[[ DATASET SECTION open ]]

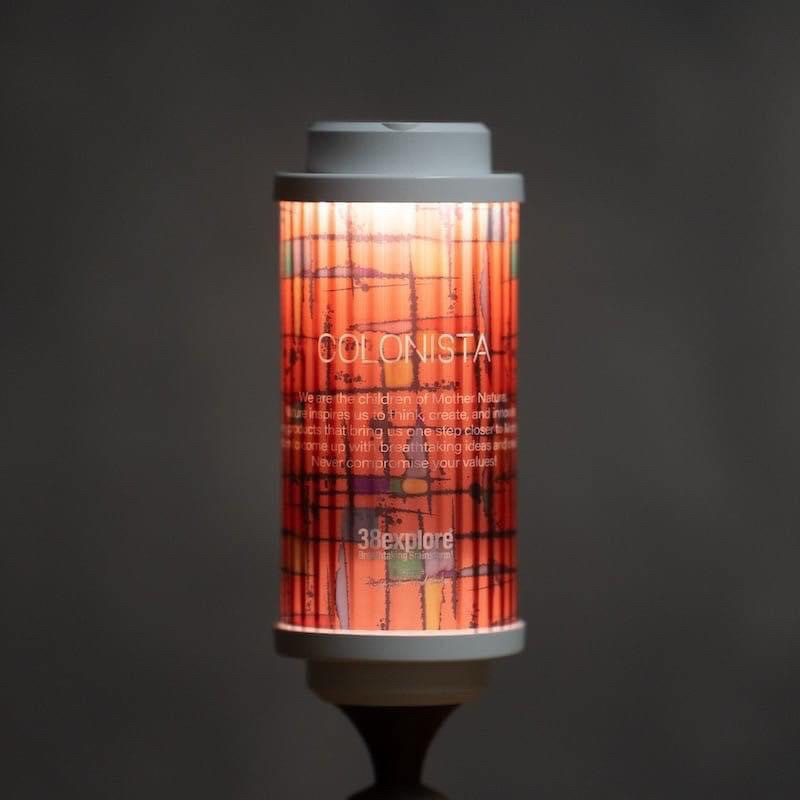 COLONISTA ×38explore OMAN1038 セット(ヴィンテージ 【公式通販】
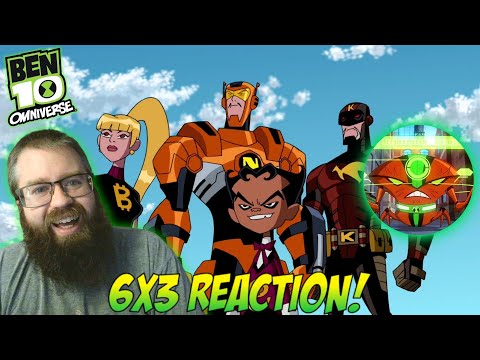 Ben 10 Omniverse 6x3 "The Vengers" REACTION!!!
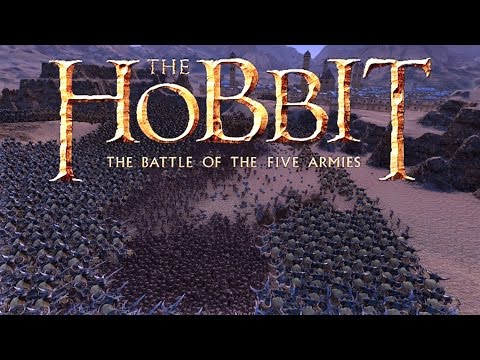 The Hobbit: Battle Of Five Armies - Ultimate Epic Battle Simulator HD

[[ DATASET SECTION closed ]]

Hand back the data exactly as it appears, with all pictures cut.

 COLONISTA ×38explore OMAN1038 セット(ヴィンテージ 【公式通販】
 Ben 10 Omniverse 6x3 "The Vengers" REACTION!!!
 The Hobbit: Battle Of Five Armies - Ultimate Epic Battle Simulator HD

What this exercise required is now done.